Exercise requirements: Pictures do not belong in the copy. Write out exactly the lines from the one containing "Derek Jeter of" through the end of the data.

(Data entries)

____________________

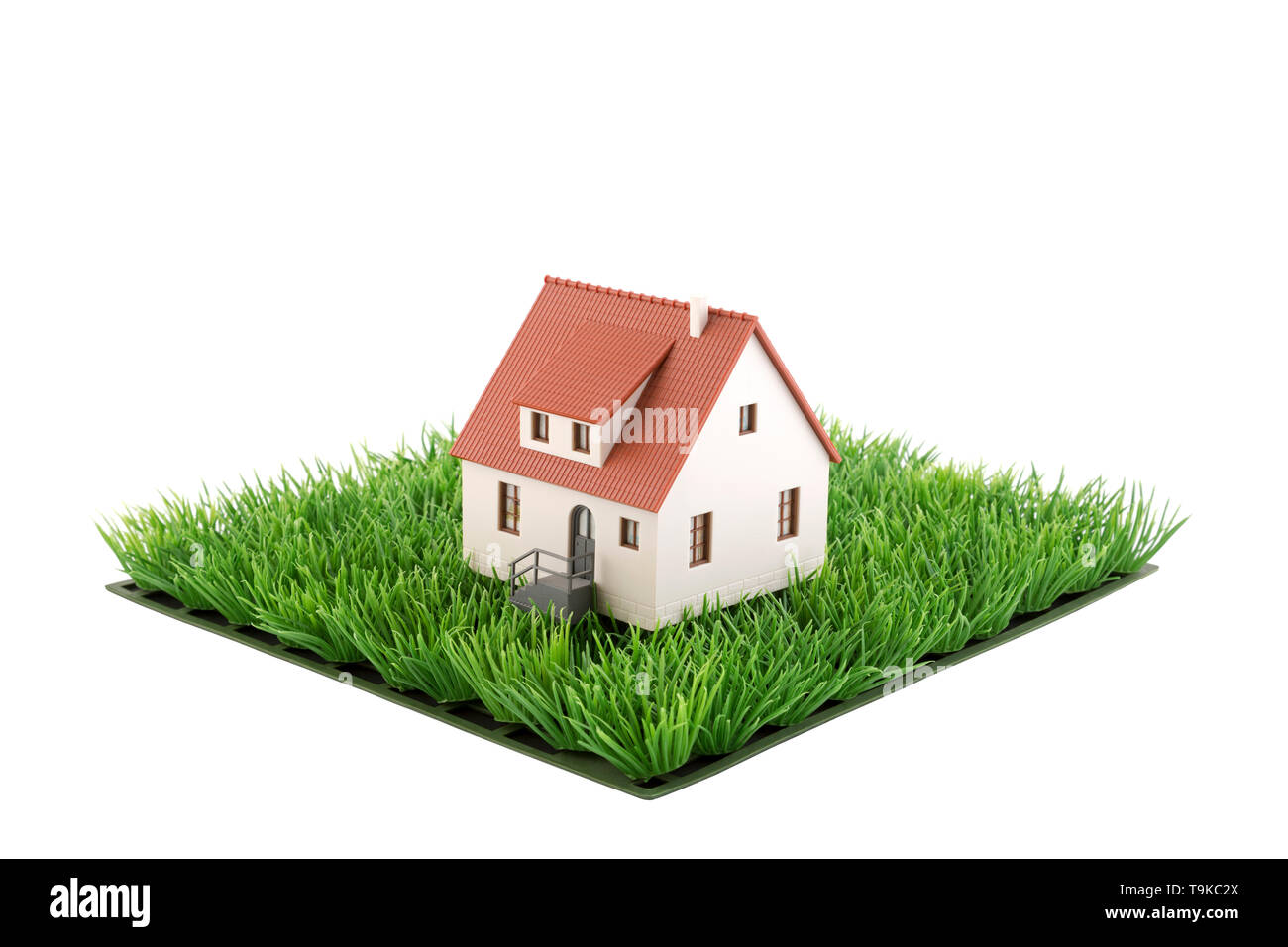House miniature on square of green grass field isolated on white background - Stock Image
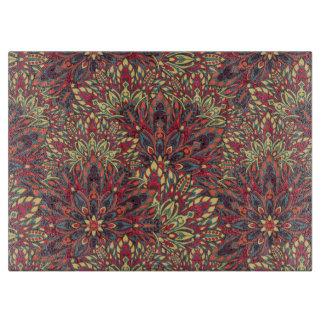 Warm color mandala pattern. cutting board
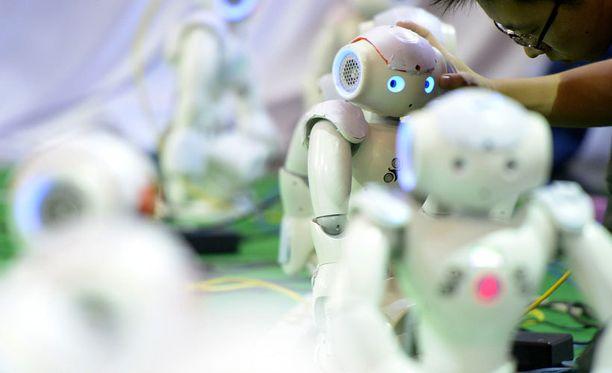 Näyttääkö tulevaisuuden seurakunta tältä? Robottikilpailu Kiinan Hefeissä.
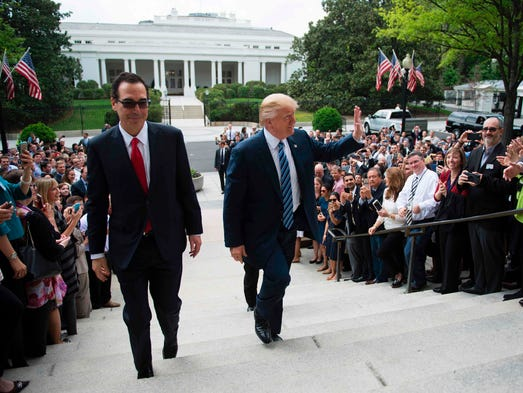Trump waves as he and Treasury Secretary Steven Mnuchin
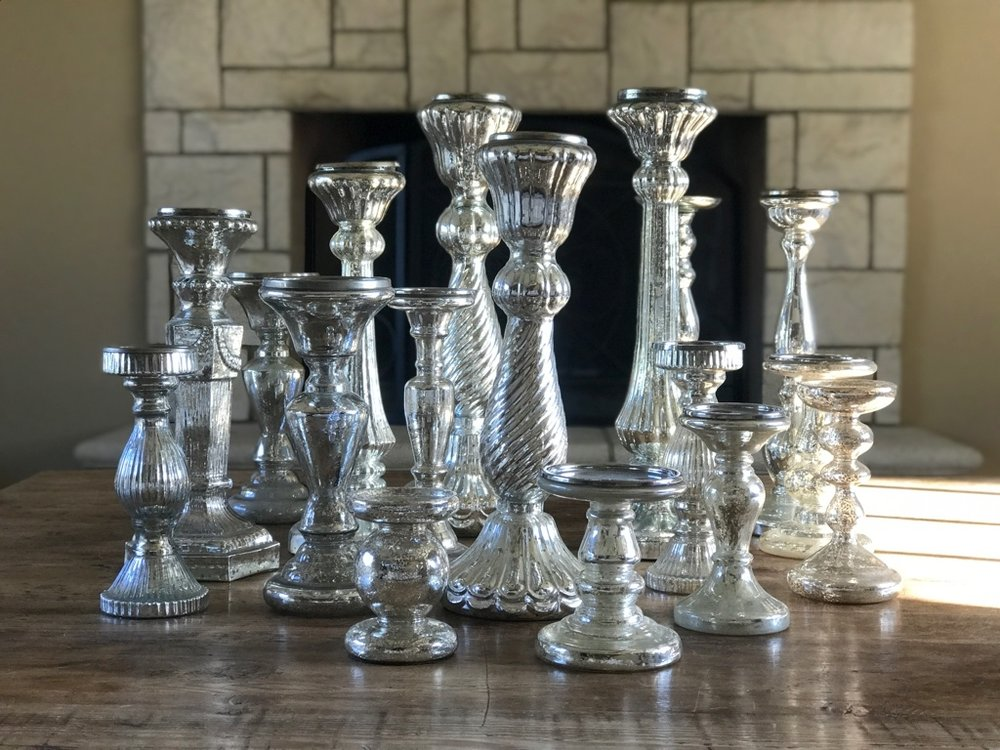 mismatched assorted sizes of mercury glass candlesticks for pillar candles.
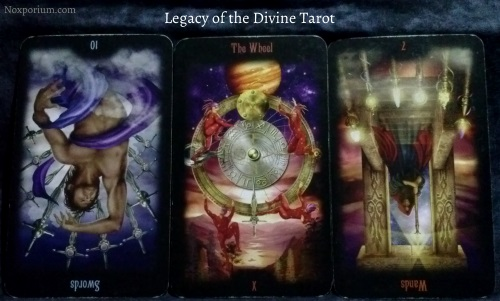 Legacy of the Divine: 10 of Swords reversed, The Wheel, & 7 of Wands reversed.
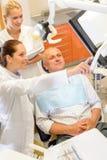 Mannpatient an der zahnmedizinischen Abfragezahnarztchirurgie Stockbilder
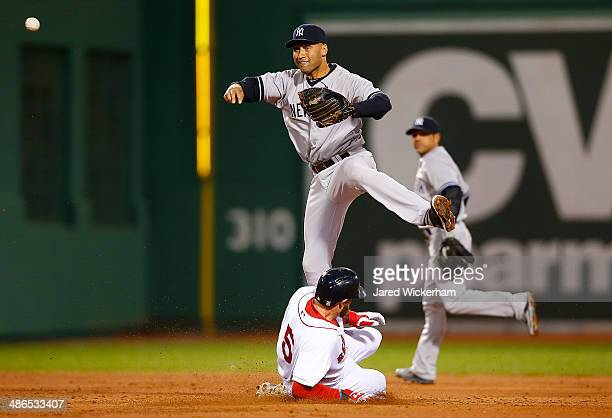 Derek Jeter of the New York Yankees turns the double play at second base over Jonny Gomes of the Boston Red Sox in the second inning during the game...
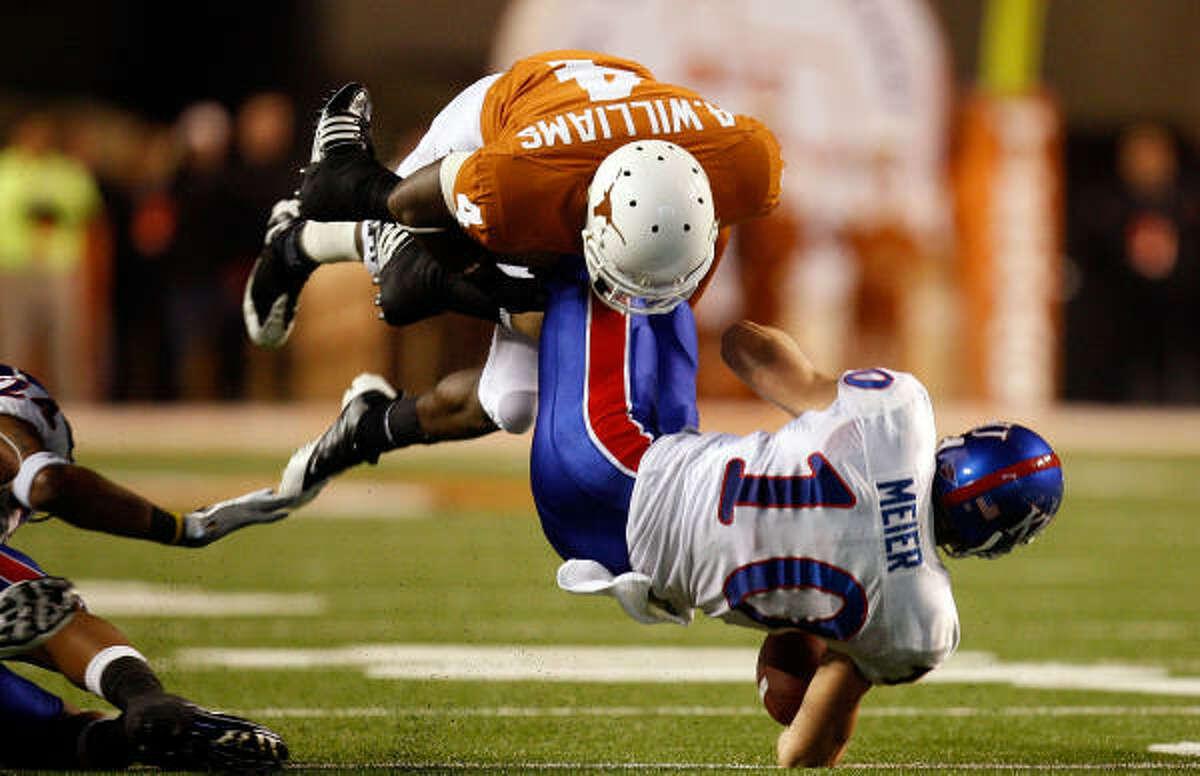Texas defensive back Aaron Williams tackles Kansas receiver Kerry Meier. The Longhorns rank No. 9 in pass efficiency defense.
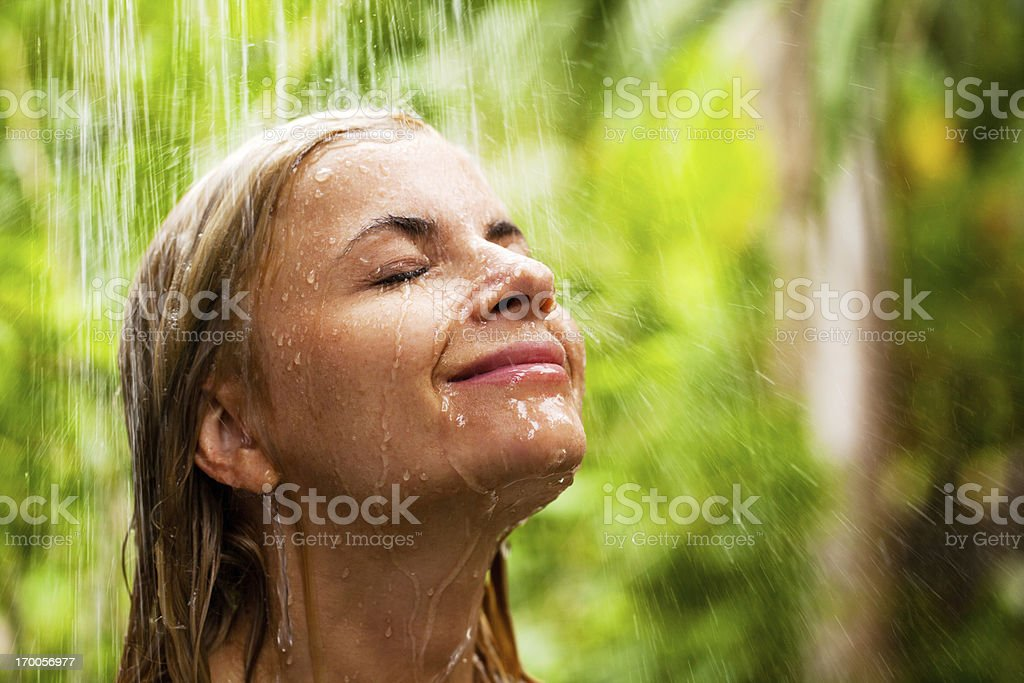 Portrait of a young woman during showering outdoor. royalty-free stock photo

____________________

Reply to the exercise:
 Derek Jeter of the New York Yankees turns the double play at second base over Jonny Gomes of the Boston Red Sox in the second inning during the game...
Texas defensive back Aaron Williams tackles Kansas receiver Kerry Meier. The Longhorns rank No. 9 in pass efficiency defense.
 Portrait of a young woman during showering outdoor. royalty-free stock photo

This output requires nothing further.